2008-11-06 / Features

Economic Troubles Trickle Down To Pet Owners

By ELLEN LYON THE (HARRISBURG) PATRIOT-NEWS

HARRISBURG, Pa. (AP) - Recently a woman walked nearly seven miles from her Cameron Street home to the Humane Society of Harrisburg Area shelter to give up the 7-year-old pit bull she had raised since it was 8 weeks old.

The distraught woman told shelter officials she was being evicted and couldn't keep the dog, Humane Society spokeswoman Kelly Hitz said.

The female pit bull has since found a new home. But animal rescue workers in the midstate say the economic crisis that started on Wall Street and spread to Main Street has now hit the backyard doghouse.

The Humane Society of Harrisburg Area and the York County SPCA report increases in pets surrendered because of their owners' financial hardship.

An average of 10 people a week contact the Humane Society to say they can't afford to keep their pets, Hitz said. About 20 percent end up surrendering their animals to the shelter.

The Humane Society refers the others to its free pet food bank, stocked with donations from the public, and its low-cost vaccination and spay/neuter clinics, she said.

The shelter is "very overcrowded" with 575 dogs, cats and other animal residents, Hitz said.
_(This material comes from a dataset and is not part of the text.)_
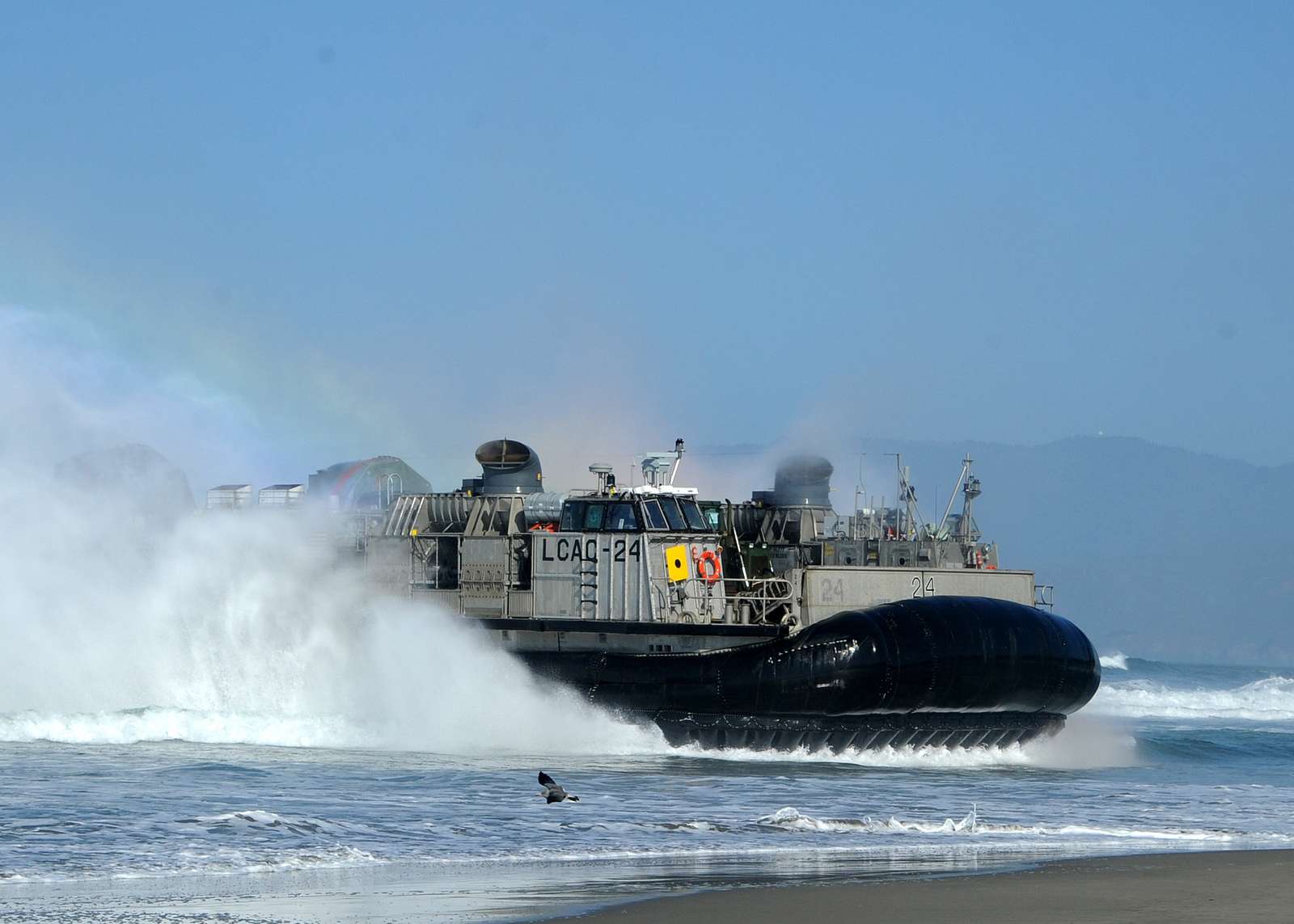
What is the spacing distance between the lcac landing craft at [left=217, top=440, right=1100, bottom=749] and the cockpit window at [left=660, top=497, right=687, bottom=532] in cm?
3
Since the beginning of September, the York County SPCA has taken in 17 animals because of home foreclosures or other financial problems, Executive Director Melissa Smith said.
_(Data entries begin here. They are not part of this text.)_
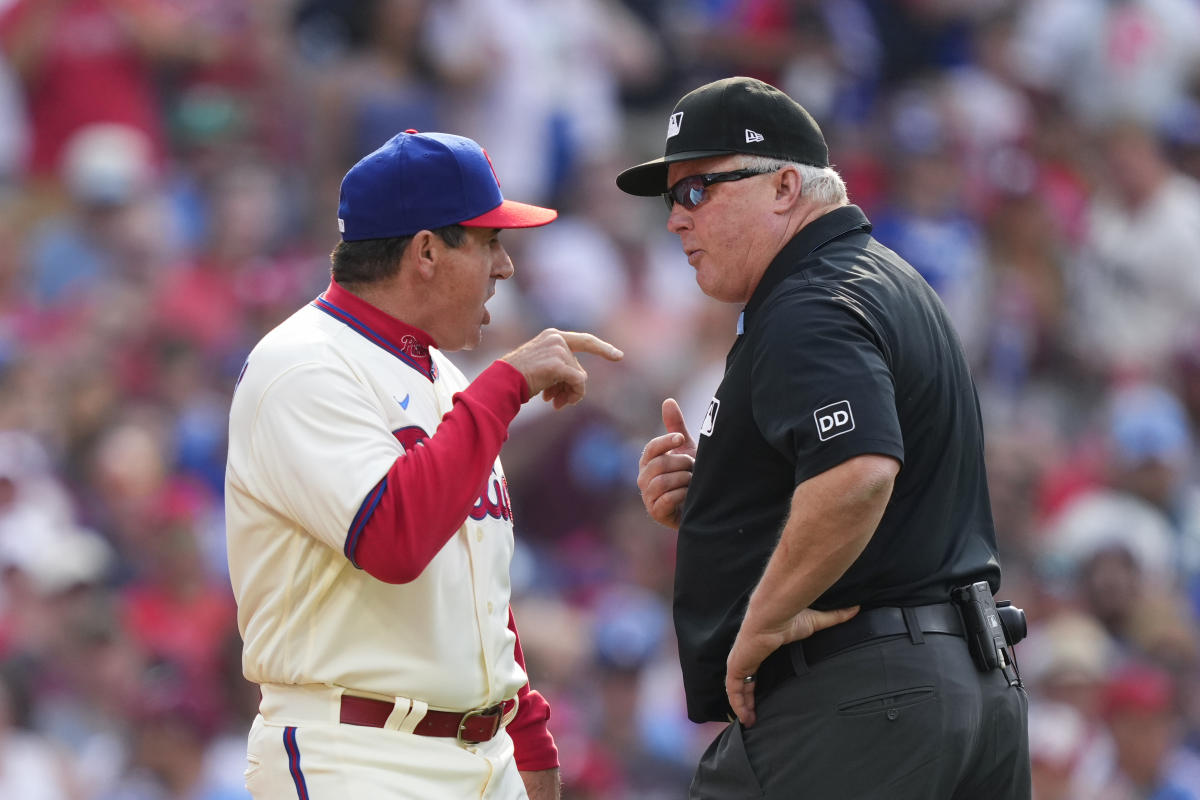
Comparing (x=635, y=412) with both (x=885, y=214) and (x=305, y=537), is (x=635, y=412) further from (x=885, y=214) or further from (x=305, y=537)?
(x=305, y=537)

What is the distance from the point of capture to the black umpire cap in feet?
11.8

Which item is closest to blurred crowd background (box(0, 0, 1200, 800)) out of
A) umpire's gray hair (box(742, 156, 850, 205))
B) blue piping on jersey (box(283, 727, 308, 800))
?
blue piping on jersey (box(283, 727, 308, 800))

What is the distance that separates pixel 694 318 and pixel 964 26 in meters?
3.95

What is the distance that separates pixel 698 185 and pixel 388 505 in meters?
1.09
"We've also seen an increase in cats being abandoned at the shelter," left by the door in cardboard boxes or cat carriers, Smith said. The shelter is at capacity with 425 cats, 108 dogs and seven rabbits, she said last week.

The York SPCA also has a free pet food bank, called Chows for Pals. "We've gotten more inquiries about that," Smith said.
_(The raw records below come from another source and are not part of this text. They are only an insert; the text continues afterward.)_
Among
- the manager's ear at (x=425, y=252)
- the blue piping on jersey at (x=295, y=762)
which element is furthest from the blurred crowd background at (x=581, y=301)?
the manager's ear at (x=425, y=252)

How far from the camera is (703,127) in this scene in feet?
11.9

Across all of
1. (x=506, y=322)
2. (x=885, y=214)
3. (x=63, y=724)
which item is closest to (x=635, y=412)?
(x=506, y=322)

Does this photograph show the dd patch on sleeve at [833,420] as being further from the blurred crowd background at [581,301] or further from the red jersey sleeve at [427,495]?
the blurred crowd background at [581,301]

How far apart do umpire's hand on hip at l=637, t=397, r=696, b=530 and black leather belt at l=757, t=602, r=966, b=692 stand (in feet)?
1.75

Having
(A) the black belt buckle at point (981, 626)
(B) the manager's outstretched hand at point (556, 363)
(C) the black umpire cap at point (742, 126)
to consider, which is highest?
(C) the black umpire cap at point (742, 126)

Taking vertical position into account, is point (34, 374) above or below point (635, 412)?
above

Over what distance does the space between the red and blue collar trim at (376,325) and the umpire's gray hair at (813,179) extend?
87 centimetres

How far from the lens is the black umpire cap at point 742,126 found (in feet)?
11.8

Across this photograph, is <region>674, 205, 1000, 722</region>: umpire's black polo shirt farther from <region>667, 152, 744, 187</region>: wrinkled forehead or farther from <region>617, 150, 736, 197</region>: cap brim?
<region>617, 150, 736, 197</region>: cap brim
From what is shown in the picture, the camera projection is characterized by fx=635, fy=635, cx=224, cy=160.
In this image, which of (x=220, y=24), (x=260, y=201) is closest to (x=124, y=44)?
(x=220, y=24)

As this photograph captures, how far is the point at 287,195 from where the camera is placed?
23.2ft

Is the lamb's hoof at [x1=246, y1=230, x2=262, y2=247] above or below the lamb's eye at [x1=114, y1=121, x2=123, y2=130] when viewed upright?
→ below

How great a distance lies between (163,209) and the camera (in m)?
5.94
PAWS, a foster care and adoption network for homeless dogs and cats in the midstate, has seen a three-fold increase since the beginning of summer in pets returned to it after adoption, PAWS President Kathy Smith said.

"We have had people more frequently tell us it is because they can't financially provide for the animals," Smith said.

The group's foster care homes are filled, and some volunteers can't give as much time because of having to work part-time jobs, she said.

PAWS offers low-cost vaccination clinics and reduced-fee vouchers for spay/neuter surgeries, she said.

Castaway Critters, another midstate foster home network, is receiving about 50 percent more calls from people who want to surrender their animals for financial reasons, board member Betsy Clark said.

"We've also recently noticed a decrease in adoptions over last year. It's huge," Clark said. She estimates the rescue has seen a 30 percent drop in adoptions at the same time that fewer foster homes are available.

Clark noted that financially strapped animal owners can avail themselves of low-cost spay/neuter and vaccination clinics offered through the Spay Neuter Assistance Program and other organizations.